Requirement:
Determine the count of lines in the data below that include the word "message", and give nothing besides it.

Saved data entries
>>>>>
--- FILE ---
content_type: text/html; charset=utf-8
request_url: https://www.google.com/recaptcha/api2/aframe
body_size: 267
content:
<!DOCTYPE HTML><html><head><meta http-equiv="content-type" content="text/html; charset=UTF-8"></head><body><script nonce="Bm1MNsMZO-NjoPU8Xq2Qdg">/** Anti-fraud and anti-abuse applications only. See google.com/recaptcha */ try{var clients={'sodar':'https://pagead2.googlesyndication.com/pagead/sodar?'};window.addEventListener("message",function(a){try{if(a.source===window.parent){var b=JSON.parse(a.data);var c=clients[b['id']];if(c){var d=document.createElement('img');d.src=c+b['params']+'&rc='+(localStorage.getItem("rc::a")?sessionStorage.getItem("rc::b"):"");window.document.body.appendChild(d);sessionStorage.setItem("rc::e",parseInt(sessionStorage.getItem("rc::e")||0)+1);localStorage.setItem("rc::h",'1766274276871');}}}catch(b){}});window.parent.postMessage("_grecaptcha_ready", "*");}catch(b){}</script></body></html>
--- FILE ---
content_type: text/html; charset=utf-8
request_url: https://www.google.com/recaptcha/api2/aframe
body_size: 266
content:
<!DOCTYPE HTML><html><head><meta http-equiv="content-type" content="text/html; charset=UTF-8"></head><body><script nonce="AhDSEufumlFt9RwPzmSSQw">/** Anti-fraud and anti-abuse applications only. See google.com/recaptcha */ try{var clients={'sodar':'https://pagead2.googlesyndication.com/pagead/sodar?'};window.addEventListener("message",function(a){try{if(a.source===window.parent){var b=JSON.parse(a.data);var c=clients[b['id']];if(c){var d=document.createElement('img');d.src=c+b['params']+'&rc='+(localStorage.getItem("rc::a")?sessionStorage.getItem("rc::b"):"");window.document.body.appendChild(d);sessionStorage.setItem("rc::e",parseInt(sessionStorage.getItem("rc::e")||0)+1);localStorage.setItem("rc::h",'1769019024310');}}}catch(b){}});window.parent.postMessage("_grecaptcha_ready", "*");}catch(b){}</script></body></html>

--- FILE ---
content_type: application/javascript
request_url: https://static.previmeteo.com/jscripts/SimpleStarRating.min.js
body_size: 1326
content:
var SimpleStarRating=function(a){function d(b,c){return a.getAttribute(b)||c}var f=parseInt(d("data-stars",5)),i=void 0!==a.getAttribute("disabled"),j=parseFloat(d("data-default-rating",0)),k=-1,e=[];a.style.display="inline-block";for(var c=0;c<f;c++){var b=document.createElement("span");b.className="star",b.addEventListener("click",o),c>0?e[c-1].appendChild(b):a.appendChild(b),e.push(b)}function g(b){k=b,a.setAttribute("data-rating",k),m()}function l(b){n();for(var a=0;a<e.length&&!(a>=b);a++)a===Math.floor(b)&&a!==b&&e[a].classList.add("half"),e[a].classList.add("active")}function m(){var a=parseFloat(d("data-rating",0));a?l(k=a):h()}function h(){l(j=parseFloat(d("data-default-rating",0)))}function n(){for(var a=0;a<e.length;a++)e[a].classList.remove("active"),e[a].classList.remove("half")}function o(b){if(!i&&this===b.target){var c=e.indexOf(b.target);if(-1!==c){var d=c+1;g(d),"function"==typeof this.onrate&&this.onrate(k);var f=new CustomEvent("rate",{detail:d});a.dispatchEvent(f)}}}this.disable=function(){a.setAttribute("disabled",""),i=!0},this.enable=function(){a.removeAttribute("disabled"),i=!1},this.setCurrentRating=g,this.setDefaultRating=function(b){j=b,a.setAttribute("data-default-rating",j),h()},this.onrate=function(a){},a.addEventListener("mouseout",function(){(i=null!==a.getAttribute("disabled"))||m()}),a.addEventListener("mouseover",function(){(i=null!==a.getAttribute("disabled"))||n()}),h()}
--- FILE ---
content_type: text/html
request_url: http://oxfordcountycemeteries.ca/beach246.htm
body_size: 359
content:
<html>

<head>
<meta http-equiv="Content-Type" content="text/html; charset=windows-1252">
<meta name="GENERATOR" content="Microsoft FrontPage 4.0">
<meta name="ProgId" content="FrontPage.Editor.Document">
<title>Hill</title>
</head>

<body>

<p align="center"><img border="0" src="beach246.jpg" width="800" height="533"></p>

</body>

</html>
<<<<<
Task answer:
2